An individual was owed a debt from the Estate of a deceased person. The individual wrote to the law firm representing the Estate of the deceased to relay that they were no longer interested in pursuing the debt owed to them by the Estate. The law firm subsequently shared this letter with third parties – the executors and other beneficiaries to the Estate. The individual became aware that a copy of their letter was shared and contacted the law firm asking why their letter was shared without their consent. The law firm replied that as the individual had voluntarily written to it to decline any claim on the Estate, it had assumed it had the individual’s consent to share with third parties for the purposes of disclosing the individual’s now defunct claim on the estate. It also advised that the individual had given their consent for their personal data to be shared with third parties, including their name and address as well as the letter itself. The individual was unhappy with this response and therefore contacted the DPC to make  a complaint.

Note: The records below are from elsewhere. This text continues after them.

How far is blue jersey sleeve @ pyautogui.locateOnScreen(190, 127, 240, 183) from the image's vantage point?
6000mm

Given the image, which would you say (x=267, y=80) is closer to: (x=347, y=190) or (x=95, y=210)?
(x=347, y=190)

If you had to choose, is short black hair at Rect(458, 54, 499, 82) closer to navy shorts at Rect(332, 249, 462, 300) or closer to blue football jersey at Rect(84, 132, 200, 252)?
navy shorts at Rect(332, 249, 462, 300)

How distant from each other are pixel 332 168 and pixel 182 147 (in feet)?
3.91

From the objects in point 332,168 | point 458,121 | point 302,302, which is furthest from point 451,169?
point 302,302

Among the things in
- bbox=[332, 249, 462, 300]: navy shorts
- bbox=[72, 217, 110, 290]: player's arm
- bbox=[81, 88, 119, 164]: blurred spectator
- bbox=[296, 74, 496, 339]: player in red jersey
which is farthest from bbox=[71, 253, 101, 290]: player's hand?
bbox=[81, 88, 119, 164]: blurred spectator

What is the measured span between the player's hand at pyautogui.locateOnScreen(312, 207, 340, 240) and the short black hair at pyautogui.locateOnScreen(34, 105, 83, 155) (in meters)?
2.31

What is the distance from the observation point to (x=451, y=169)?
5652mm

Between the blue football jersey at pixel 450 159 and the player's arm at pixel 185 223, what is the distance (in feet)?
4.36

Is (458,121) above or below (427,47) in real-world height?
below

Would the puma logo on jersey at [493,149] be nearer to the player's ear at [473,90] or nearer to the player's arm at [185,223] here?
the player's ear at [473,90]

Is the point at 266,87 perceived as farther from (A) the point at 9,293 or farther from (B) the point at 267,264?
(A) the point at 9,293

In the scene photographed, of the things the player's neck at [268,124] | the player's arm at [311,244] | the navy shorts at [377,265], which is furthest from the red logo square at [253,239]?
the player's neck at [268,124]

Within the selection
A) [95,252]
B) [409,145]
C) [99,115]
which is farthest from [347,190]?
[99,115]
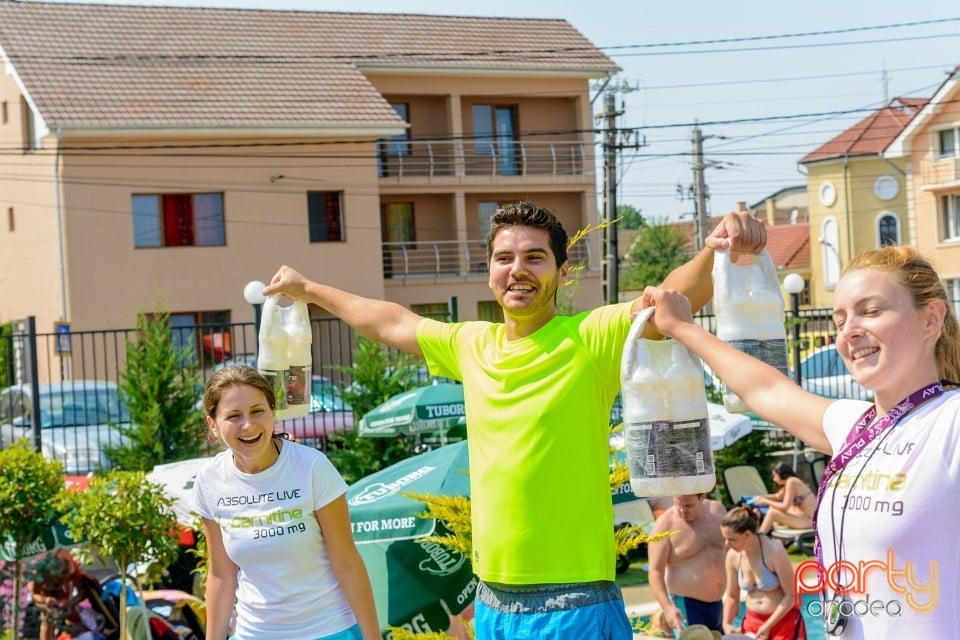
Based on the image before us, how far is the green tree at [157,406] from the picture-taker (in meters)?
13.1

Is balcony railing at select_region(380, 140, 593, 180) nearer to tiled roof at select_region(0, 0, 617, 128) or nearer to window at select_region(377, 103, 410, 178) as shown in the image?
window at select_region(377, 103, 410, 178)

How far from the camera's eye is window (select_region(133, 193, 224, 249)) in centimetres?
2811

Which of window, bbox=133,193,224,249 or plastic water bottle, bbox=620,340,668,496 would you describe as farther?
window, bbox=133,193,224,249

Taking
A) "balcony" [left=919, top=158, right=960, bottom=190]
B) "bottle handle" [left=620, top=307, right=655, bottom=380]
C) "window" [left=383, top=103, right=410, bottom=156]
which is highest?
"window" [left=383, top=103, right=410, bottom=156]

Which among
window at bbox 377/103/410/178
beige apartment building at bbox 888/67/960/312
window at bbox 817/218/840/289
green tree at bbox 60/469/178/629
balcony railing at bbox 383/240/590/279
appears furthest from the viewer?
window at bbox 817/218/840/289

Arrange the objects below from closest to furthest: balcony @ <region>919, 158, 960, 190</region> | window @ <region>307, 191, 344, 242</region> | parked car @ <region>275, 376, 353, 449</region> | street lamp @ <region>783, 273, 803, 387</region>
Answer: parked car @ <region>275, 376, 353, 449</region>
street lamp @ <region>783, 273, 803, 387</region>
window @ <region>307, 191, 344, 242</region>
balcony @ <region>919, 158, 960, 190</region>

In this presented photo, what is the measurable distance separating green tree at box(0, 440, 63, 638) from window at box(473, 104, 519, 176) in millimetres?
26144

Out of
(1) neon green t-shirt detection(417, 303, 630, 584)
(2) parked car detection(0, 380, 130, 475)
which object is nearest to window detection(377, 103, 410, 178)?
(2) parked car detection(0, 380, 130, 475)

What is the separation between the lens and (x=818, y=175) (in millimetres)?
48969

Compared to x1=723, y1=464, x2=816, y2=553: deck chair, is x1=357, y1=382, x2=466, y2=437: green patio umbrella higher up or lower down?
higher up

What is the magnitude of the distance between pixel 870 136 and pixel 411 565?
43.9 metres

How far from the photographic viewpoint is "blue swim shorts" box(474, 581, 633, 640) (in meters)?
3.25

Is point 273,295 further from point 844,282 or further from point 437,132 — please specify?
point 437,132

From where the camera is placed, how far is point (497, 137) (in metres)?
34.1
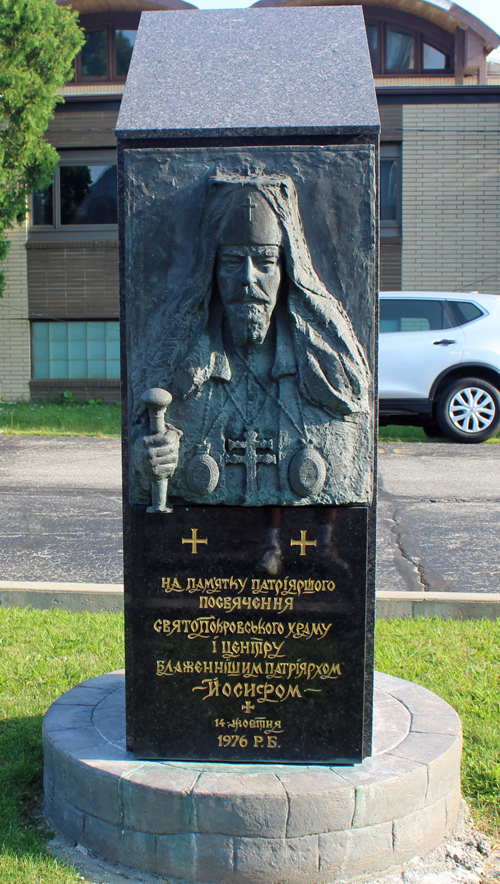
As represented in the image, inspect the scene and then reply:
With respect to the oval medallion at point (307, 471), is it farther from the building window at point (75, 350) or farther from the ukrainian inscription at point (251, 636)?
the building window at point (75, 350)

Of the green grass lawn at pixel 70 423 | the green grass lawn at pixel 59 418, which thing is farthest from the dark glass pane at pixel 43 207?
the green grass lawn at pixel 70 423

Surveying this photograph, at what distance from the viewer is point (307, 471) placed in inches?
103

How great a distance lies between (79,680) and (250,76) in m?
2.61

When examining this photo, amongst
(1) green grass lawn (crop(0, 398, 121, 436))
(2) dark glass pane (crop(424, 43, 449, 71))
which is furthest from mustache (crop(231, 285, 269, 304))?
(2) dark glass pane (crop(424, 43, 449, 71))

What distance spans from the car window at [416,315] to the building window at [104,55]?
408 inches

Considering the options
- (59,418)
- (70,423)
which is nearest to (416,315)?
(70,423)

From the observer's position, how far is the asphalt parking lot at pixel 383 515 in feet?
17.3

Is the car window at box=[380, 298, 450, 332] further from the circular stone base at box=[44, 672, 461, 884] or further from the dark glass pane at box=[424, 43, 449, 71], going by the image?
the dark glass pane at box=[424, 43, 449, 71]

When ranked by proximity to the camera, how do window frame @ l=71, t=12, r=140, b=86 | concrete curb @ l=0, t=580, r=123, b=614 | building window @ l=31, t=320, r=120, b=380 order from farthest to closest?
window frame @ l=71, t=12, r=140, b=86
building window @ l=31, t=320, r=120, b=380
concrete curb @ l=0, t=580, r=123, b=614

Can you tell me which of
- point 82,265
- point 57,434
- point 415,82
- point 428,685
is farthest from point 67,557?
point 415,82

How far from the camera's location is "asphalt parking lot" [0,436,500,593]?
5.29 meters

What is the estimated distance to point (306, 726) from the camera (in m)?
2.74

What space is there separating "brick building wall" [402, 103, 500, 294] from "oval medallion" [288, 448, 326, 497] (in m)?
13.7

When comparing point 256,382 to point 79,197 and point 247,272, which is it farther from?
point 79,197
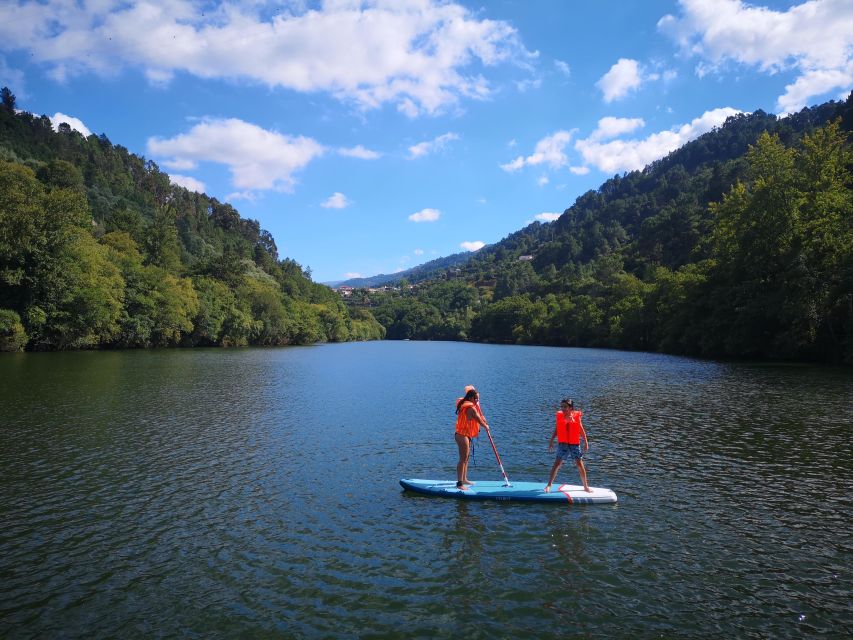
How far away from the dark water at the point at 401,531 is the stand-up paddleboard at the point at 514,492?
0.50 metres

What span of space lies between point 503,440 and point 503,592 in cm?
1391

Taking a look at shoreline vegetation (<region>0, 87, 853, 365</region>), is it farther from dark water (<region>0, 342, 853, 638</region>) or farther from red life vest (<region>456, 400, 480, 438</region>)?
red life vest (<region>456, 400, 480, 438</region>)

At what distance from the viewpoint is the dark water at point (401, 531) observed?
31.5 ft

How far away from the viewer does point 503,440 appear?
957 inches

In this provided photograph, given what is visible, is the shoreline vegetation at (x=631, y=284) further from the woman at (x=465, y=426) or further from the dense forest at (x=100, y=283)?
the woman at (x=465, y=426)

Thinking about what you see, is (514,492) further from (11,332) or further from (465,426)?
(11,332)

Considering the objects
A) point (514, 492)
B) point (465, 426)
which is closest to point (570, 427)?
point (514, 492)

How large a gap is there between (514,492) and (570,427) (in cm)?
258

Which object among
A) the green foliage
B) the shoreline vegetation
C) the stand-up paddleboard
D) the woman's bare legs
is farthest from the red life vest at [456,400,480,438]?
the green foliage

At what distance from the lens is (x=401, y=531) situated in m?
13.6

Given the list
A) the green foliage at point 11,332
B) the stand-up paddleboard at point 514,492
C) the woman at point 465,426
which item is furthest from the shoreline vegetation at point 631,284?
the woman at point 465,426

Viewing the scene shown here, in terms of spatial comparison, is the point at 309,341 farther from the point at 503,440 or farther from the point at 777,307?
the point at 503,440

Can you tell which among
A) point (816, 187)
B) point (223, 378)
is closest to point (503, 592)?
point (223, 378)

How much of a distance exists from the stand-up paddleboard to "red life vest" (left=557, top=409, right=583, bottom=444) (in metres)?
1.40
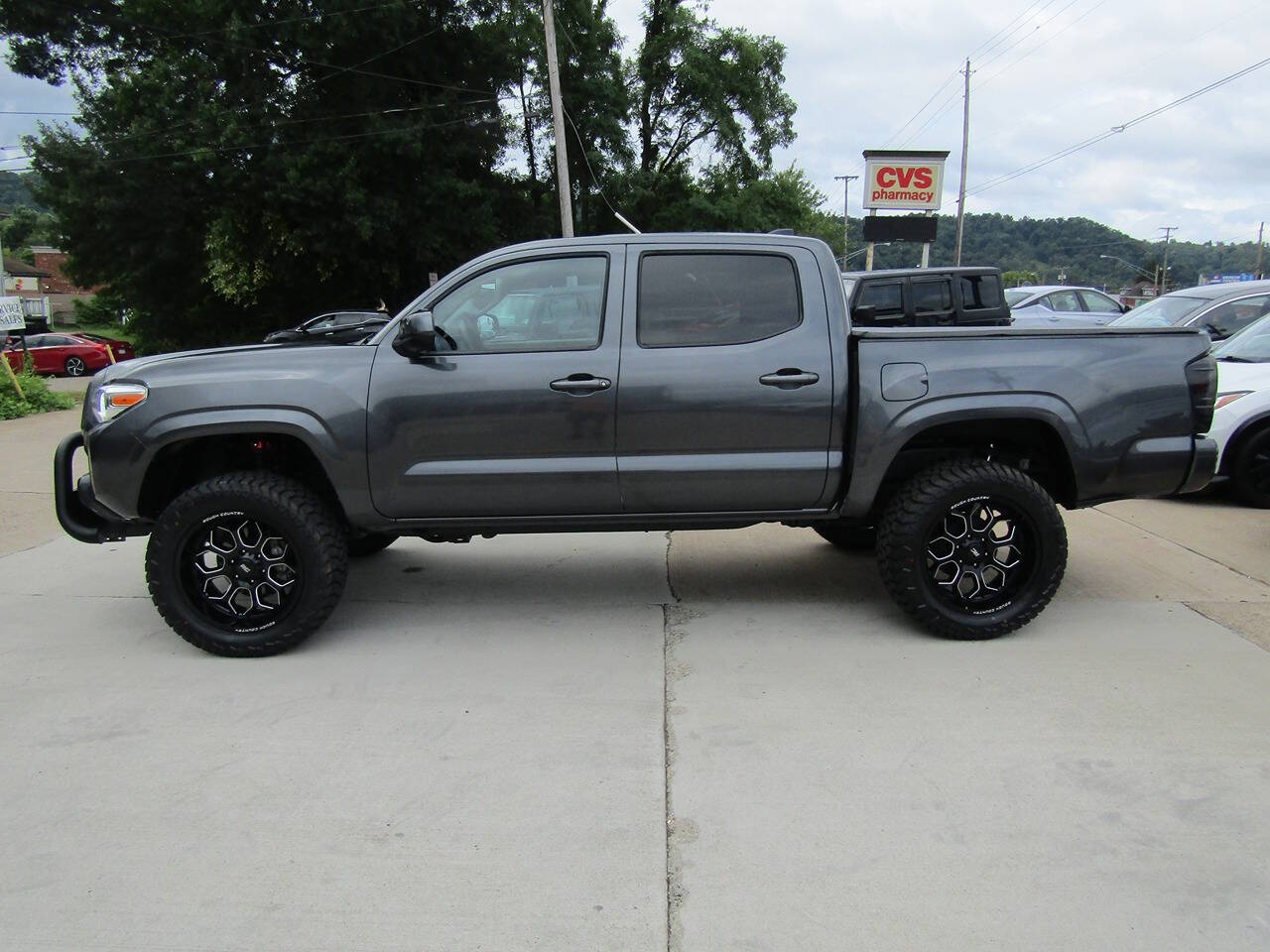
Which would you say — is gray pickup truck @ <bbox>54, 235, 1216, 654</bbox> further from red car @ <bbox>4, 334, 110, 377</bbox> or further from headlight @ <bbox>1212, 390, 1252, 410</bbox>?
red car @ <bbox>4, 334, 110, 377</bbox>

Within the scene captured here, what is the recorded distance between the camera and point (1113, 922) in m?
2.52

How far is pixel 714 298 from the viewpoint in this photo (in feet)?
15.1

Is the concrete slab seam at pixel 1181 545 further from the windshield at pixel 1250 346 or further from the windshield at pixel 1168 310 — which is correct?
the windshield at pixel 1168 310

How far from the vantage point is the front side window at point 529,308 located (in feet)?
14.8

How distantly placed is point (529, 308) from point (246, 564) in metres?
1.83

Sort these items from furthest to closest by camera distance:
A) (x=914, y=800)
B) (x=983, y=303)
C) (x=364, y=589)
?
(x=983, y=303) → (x=364, y=589) → (x=914, y=800)

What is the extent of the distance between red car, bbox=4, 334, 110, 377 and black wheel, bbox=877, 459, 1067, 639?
2873cm

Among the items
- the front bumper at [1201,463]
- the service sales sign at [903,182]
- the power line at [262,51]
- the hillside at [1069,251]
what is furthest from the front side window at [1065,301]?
the hillside at [1069,251]

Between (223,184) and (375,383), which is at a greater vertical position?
(223,184)

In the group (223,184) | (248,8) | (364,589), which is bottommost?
(364,589)

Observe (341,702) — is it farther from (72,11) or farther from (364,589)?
(72,11)

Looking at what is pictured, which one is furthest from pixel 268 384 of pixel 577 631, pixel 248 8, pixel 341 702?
pixel 248 8

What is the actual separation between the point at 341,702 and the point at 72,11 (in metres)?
31.1

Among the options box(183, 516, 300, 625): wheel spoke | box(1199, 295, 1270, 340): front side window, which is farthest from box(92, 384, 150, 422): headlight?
box(1199, 295, 1270, 340): front side window
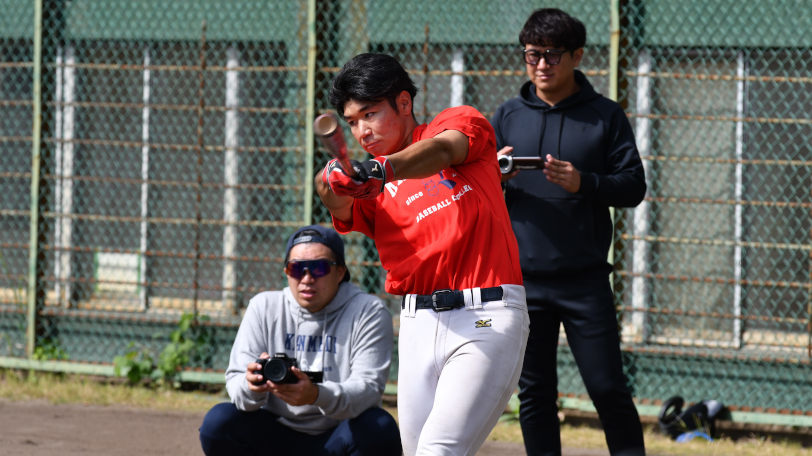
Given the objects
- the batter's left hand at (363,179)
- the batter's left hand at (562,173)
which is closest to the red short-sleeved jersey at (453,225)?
the batter's left hand at (363,179)

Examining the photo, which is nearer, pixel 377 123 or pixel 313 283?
pixel 377 123

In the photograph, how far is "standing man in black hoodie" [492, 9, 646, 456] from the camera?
13.5 feet

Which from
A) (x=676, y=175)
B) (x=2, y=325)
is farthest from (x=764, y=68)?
(x=2, y=325)

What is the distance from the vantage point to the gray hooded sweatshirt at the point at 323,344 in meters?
4.33

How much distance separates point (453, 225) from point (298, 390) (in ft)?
A: 4.27

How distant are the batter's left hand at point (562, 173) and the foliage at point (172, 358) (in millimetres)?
3851

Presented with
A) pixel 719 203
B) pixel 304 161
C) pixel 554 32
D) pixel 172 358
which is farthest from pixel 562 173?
pixel 172 358

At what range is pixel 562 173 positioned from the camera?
3990 millimetres

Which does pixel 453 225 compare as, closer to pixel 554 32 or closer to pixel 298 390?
pixel 298 390

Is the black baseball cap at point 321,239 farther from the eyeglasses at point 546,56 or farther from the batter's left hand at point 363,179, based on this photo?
the batter's left hand at point 363,179

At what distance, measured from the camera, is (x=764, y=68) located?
6.68 m

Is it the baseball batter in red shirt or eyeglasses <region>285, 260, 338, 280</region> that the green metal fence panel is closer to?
eyeglasses <region>285, 260, 338, 280</region>

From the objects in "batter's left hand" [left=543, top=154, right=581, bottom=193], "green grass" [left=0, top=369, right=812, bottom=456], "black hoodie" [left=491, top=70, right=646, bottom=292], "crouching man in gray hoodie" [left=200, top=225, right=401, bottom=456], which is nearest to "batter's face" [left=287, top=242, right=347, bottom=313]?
"crouching man in gray hoodie" [left=200, top=225, right=401, bottom=456]

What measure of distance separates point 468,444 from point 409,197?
71cm
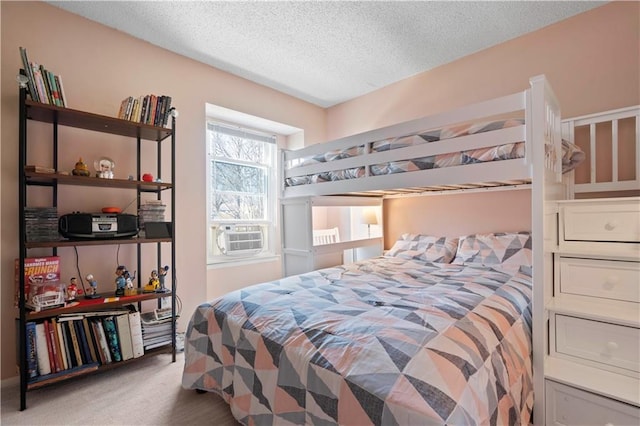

The DPC requested the law firm to outline the lawful basis under which it shared the individual’s letter with third parties. It replied that it had shared the letter as part of its contract to administer the Estate of the deceased. Furthermore, the law firm claimed, the individual had voluntarily written the letter and therefore it had inferred consent for the processing of the individual’s personal data, as they were part of the claims on the Estate. It also claimed that it had been acting in the best interests of the individual by informing the third parties that they were no longer involved in the case.

Under Article 7(1) of the GDPR data controllers, when relying on consent as a lawful basis for processing personal data, must be able to demonstrate that the data subject has consented through a clear affirmative act in a freely given, specific, informed and unambiguous manner (as per Article 4(11) of the GDPR).  The law firm was unable to demonstrate that it had secured the individual’s consent for it to process their personal data in the manner described. 

The DPC engaged with the law firm further to ensure that going forward it was aware of its obligations under the GDPR in relation to the lawful bases for processing. In this case it was sufficient for the law firm to inform its clients and other third parties that the individual had relinquished their claim and therefore it was unnecessary to share the correspondence itself.